Thirty-thirty requires not just natural power and speed, but also discipline. When Wright entered the league in 2004, 30 homers seemed inevitable for him at some point in his career. The thought of him stealing 30 bases, however, did not become real until Johnson -- by that point a Mets coach -- encouraged him to be more aggressive on the bases. Following his mentor’s advice, Wright stole 34 bags in 2007 to join him.

Unlike Wright, Johnson and Strawberry, Lindor had the benefit of Major League Baseball’s new rules designed to help baserunners, including larger bases and a limit on pitcher disengagements. As a result, stolen bases are up around the league, which allowed Lindor to set a career high with his 30th on Sept. 21. With four days left in the regular season, MLB has already seen nearly 1,000 more stolen bases than it did a year ago.
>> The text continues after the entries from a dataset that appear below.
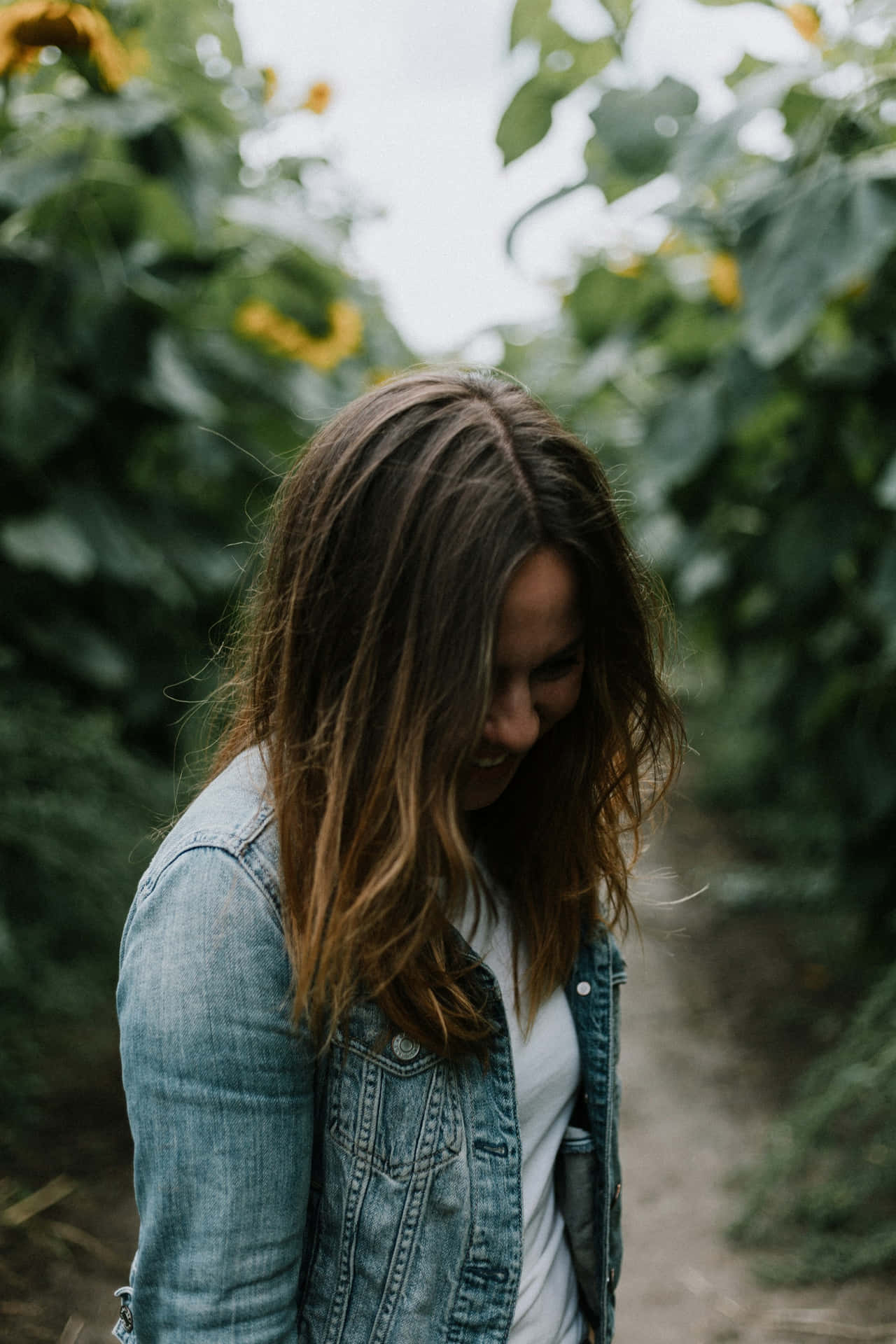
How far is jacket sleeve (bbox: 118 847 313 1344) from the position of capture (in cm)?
91

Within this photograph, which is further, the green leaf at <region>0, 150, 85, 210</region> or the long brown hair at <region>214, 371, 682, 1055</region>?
the green leaf at <region>0, 150, 85, 210</region>

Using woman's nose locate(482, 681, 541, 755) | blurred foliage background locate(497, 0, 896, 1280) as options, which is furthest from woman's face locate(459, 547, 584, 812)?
blurred foliage background locate(497, 0, 896, 1280)

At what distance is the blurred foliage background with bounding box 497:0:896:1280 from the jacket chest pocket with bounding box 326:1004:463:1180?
0.81 meters

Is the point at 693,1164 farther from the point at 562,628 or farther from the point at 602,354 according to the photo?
the point at 562,628

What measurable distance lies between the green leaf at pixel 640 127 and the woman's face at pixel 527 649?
1399mm

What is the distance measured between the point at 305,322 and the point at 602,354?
818 mm

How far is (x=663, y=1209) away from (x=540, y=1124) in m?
1.80

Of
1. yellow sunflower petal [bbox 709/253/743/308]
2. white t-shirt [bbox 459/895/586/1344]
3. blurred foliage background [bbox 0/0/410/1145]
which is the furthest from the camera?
yellow sunflower petal [bbox 709/253/743/308]

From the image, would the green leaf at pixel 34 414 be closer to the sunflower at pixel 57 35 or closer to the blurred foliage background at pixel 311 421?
the blurred foliage background at pixel 311 421

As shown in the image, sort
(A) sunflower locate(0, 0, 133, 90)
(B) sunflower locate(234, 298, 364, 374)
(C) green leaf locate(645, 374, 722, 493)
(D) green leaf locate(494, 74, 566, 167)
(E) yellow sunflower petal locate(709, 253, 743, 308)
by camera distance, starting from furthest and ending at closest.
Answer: (B) sunflower locate(234, 298, 364, 374) → (E) yellow sunflower petal locate(709, 253, 743, 308) → (C) green leaf locate(645, 374, 722, 493) → (A) sunflower locate(0, 0, 133, 90) → (D) green leaf locate(494, 74, 566, 167)

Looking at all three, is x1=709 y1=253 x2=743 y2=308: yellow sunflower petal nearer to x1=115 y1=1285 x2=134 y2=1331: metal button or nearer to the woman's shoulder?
the woman's shoulder

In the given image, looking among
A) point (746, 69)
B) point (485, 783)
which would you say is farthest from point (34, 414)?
point (485, 783)

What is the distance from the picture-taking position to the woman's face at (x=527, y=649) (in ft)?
3.30

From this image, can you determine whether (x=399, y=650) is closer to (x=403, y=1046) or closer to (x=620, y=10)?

But Lindor wasn’t simply a beneficiary of those rules. For the second straight season, he is on track to clear 160 games played -- a habit of “posting up,” as Showalter calls it, that allows him to achieve such statistical feats.

“He does get more chances because he posts up,” Showalter said. “What a great example he is for these young players up here to see how important it is. Good things can happen if you keep posting up.”

Still, in the waning days of September, a 30-30 campaign seemed unlikely for Lindor given the limited time remaining. In the weeks leading up to Wednesday, Lindor fielded countless interview requests about his pursuit of the individual feat. He disliked discussing it in part because of the added pressure. At one point, Lindor asked a reporter to “pray for me.”

“It’s been on my mind for sure,” Lindor said. “It’s numbers that I wanted to get to. I know my teammates were pulling for it as well, my coaches. So it meant a lot. When I run the bases, I appreciate what was happening and wishing my family was here, then looking up and seeing my wife and my daughters up there -- it’s definitely pretty cool.”